* Begin DATA FOR THIS TASK *
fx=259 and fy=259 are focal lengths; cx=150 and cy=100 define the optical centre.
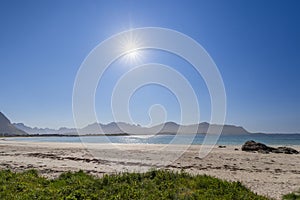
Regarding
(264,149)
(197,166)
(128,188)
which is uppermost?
(264,149)

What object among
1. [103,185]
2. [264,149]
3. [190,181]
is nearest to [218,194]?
[190,181]

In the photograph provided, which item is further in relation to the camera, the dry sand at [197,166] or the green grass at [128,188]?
the dry sand at [197,166]

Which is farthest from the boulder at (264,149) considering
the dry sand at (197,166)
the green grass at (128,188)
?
the green grass at (128,188)

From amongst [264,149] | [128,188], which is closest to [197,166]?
[128,188]

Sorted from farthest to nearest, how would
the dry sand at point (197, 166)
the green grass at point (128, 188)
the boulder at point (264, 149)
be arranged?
the boulder at point (264, 149) → the dry sand at point (197, 166) → the green grass at point (128, 188)

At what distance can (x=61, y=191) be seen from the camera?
8.20 meters

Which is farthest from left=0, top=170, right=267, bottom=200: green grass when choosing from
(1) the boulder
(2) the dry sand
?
(1) the boulder

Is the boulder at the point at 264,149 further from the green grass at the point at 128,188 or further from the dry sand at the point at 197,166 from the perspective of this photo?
the green grass at the point at 128,188

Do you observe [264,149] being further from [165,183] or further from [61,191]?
[61,191]

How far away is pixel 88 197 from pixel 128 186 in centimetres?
159

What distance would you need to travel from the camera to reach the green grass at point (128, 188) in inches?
310

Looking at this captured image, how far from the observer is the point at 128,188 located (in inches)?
342

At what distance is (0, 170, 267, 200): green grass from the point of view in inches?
310

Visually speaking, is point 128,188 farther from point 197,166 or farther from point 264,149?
point 264,149
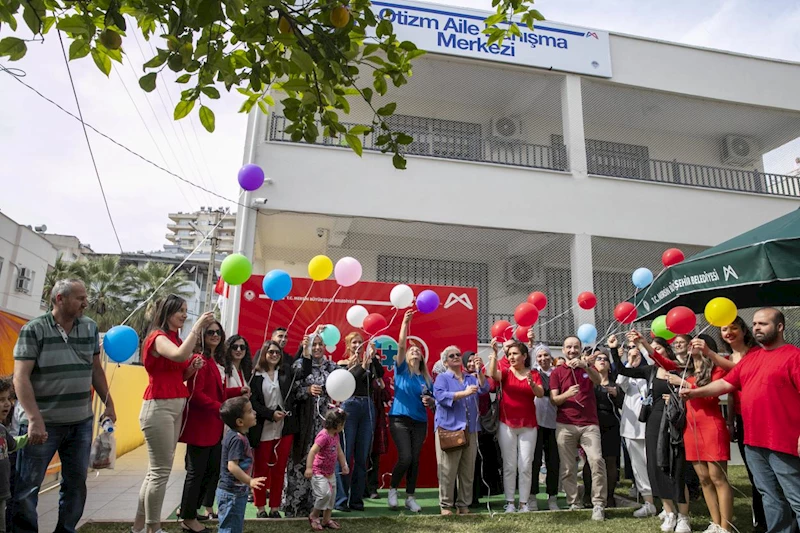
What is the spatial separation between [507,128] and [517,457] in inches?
307

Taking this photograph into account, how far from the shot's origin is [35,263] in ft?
78.8

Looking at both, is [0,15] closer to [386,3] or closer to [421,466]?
[421,466]

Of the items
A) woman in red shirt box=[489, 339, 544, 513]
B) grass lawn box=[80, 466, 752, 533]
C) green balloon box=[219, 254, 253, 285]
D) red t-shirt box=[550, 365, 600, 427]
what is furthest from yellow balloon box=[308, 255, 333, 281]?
red t-shirt box=[550, 365, 600, 427]

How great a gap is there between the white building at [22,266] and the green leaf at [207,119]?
22897mm

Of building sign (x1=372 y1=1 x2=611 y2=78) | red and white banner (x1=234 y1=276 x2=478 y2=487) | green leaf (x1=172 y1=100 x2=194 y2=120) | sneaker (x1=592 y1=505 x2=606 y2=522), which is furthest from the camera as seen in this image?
building sign (x1=372 y1=1 x2=611 y2=78)

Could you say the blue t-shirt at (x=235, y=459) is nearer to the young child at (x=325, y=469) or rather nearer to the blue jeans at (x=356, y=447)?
the young child at (x=325, y=469)

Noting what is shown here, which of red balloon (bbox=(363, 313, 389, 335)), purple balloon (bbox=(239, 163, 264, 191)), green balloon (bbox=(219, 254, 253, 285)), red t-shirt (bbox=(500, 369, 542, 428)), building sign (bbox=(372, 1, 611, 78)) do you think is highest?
building sign (bbox=(372, 1, 611, 78))

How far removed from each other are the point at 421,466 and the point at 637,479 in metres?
2.42

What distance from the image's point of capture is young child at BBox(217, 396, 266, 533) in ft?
11.1

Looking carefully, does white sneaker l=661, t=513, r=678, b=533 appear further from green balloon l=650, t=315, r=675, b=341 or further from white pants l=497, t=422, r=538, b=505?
green balloon l=650, t=315, r=675, b=341

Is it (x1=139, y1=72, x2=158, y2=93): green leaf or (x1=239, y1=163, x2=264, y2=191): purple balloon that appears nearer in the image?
(x1=139, y1=72, x2=158, y2=93): green leaf

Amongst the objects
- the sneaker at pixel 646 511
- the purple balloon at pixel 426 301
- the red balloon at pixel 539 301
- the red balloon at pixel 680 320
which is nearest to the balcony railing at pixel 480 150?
the red balloon at pixel 539 301

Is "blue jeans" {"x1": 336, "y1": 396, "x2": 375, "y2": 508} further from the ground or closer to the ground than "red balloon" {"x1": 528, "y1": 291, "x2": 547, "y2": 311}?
closer to the ground

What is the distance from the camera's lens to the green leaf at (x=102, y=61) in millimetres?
* End DATA FOR THIS TASK *
• _GOAL OF THE EXERCISE_
In the records above, find the line containing "How great a"; please retype it and every line after it through the last line, exactly and with nothing else.

• _EXERCISE RESPONSE_
How great a gap is there between the white building at [22,266] and the green leaf at [207,119]?
22897mm

Of building sign (x1=372 y1=1 x2=611 y2=78) | red and white banner (x1=234 y1=276 x2=478 y2=487) | green leaf (x1=172 y1=100 x2=194 y2=120) | sneaker (x1=592 y1=505 x2=606 y2=522), which is furthest from the camera as seen in this image?
building sign (x1=372 y1=1 x2=611 y2=78)

Could you say the blue t-shirt at (x=235, y=459) is nearer to the young child at (x=325, y=469) or rather nearer to the blue jeans at (x=356, y=447)?
the young child at (x=325, y=469)

Noting what is shown here, which of red balloon (bbox=(363, 313, 389, 335)), purple balloon (bbox=(239, 163, 264, 191)), green balloon (bbox=(219, 254, 253, 285)), red t-shirt (bbox=(500, 369, 542, 428)), building sign (bbox=(372, 1, 611, 78)) do you think is highest?
building sign (bbox=(372, 1, 611, 78))

How far removed from each other are the point at 421,466 and the point at 637,479 in metres?
2.42

What distance from the image's point of capture is young child at BBox(217, 396, 266, 533) in ft?
11.1

Looking carefully, does white sneaker l=661, t=513, r=678, b=533 appear further from green balloon l=650, t=315, r=675, b=341 or further from white pants l=497, t=422, r=538, b=505?
green balloon l=650, t=315, r=675, b=341

Is it (x1=139, y1=72, x2=158, y2=93): green leaf or (x1=239, y1=163, x2=264, y2=191): purple balloon that appears nearer in the image?
(x1=139, y1=72, x2=158, y2=93): green leaf

Amongst the objects
- the sneaker at pixel 646 511
- the purple balloon at pixel 426 301
- the red balloon at pixel 539 301
- the red balloon at pixel 680 320
which is nearest to the balcony railing at pixel 480 150?
the red balloon at pixel 539 301

Is "blue jeans" {"x1": 336, "y1": 396, "x2": 375, "y2": 508} further from the ground or closer to the ground than "red balloon" {"x1": 528, "y1": 291, "x2": 547, "y2": 311}?
closer to the ground

What is the distance from the camera's lens to the green leaf at (x=102, y=61) in millimetres?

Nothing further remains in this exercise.